NASA in a sense caught a hail-Mary pass out of the disaster by finding a much less embarrassing public excuse for pulling the plug on SLC-6 than having it get out that their astronauts balked at absorbing a life-time radiation dose in one flight. Since our military polar-orbiting satellites are radiation hardened verses low-inclination or geo-sync satellites, it made sense when I heard it. Anyway, something I wanted to pass along when I heard you pop Jared that question.

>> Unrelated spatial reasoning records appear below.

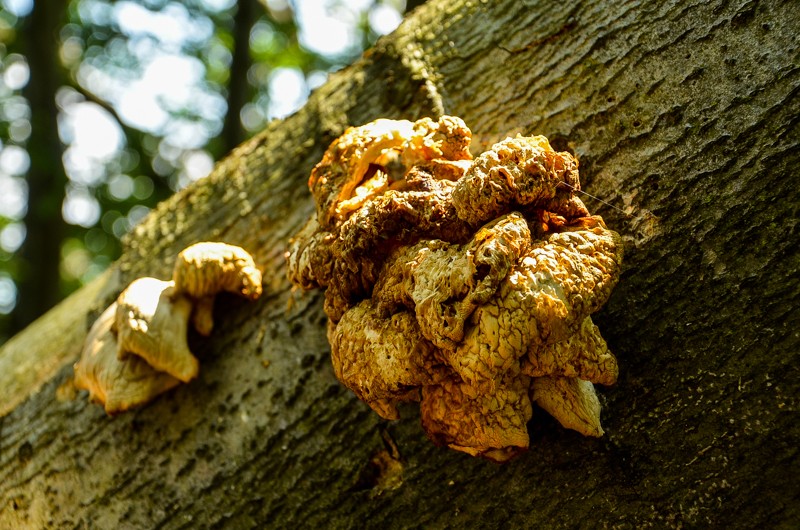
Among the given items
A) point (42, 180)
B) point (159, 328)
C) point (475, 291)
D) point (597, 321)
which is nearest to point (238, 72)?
point (42, 180)

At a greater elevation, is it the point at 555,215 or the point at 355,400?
the point at 555,215

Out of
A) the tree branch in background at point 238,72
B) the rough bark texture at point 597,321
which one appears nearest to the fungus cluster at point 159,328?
the rough bark texture at point 597,321

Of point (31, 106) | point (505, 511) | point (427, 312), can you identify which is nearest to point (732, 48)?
point (427, 312)

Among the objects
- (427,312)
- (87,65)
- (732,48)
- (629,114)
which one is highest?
(732,48)

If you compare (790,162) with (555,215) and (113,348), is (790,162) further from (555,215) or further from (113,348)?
(113,348)

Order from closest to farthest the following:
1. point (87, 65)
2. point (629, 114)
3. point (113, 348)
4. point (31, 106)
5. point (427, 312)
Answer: point (427, 312) < point (629, 114) < point (113, 348) < point (31, 106) < point (87, 65)

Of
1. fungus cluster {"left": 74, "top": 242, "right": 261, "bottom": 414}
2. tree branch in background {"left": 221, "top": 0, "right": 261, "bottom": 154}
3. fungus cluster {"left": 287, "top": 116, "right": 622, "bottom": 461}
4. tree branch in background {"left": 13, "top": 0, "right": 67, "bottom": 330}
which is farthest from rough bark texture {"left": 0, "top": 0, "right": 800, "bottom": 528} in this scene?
tree branch in background {"left": 221, "top": 0, "right": 261, "bottom": 154}

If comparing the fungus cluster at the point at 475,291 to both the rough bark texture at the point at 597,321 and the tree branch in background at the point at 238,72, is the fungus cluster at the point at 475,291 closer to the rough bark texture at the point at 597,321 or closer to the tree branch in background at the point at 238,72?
the rough bark texture at the point at 597,321
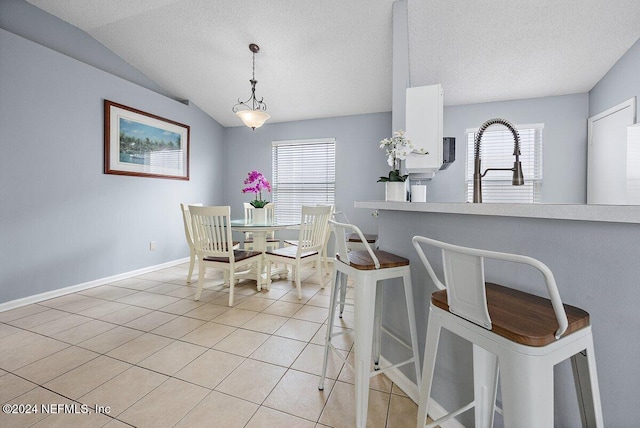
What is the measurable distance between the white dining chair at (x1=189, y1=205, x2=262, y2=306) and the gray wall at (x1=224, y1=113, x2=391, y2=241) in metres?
2.15

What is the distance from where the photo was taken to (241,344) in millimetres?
2014

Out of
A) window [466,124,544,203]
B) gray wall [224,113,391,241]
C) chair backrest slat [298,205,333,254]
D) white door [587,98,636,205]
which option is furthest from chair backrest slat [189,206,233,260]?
white door [587,98,636,205]

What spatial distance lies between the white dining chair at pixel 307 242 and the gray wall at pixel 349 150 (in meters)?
1.40

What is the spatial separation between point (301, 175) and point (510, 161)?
10.4 feet

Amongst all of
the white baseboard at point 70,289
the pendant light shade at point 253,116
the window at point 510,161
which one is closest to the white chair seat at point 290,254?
the pendant light shade at point 253,116

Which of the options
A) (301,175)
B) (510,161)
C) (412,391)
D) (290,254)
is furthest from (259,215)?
(510,161)

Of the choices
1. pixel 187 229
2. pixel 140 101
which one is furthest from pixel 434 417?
pixel 140 101

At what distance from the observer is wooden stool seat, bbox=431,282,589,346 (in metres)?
0.66

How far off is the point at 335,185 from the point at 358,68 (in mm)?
1832

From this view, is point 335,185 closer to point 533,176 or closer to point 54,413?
point 533,176

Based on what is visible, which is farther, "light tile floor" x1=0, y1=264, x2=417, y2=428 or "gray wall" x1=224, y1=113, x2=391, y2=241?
"gray wall" x1=224, y1=113, x2=391, y2=241

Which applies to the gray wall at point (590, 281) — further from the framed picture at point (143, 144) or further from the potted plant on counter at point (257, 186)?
the framed picture at point (143, 144)

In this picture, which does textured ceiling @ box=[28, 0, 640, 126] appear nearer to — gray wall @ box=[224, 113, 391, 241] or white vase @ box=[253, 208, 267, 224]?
gray wall @ box=[224, 113, 391, 241]

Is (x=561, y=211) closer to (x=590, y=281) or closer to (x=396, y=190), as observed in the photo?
(x=590, y=281)
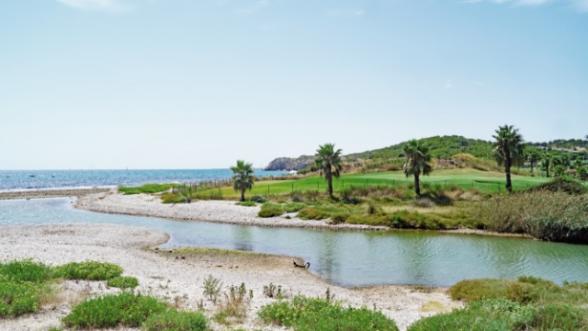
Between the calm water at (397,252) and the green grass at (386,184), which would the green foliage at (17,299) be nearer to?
the calm water at (397,252)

Tim, about your question of doing the first manned polar orbit mission ... I was stationed at Vandenberg AFB when Challenger happened. NASA had poured billions into Space Launch Complex 6 (originally built for the defunct Manned Orbiting Laboratory program) and Shuttle Enterprise had made its SLC-6 pathfinder fit checks. When NASA stated there weren't enough Shuttles to continue with the Vandenberg spaceport, California central coast real estate tanked overnight. Years later I was commiserating with an aerospace executive in the airline seat next to me who provided a backstory. Apparently astronauts would have gotten such a high dose of radiation crossing the poles multiple times on a typical shuttle mission, they would have accumulated a life-time dose. The military astronauts were supposedly OK with that, but NASA's civilian astronauts who wanted to make space a career balked. Shielding options were unattractive from payload standpoint (Vandenberg's south westerly polar trajectories were already disadvantaged verses KSC's easterly trajectories) and a practical standpoint for usable space inside the cabin space.

Nice

Can you post a YouTube link as well, streaming on this sucks

Omari Antony

Still closer to half as hot as opposed to twice as hot (150% vs 200%). Half is being used to denote a "ball-park" amount.

Frank Tippin

great video!

21 seconds in you say that the 3500K Temp. Is about half as hot as the sun (5800K), when in reality its over 60 percent (60.3 percent).

Great stuff!

@3:33 "It has inherent limitations and viability." Did you mean to say limited viability?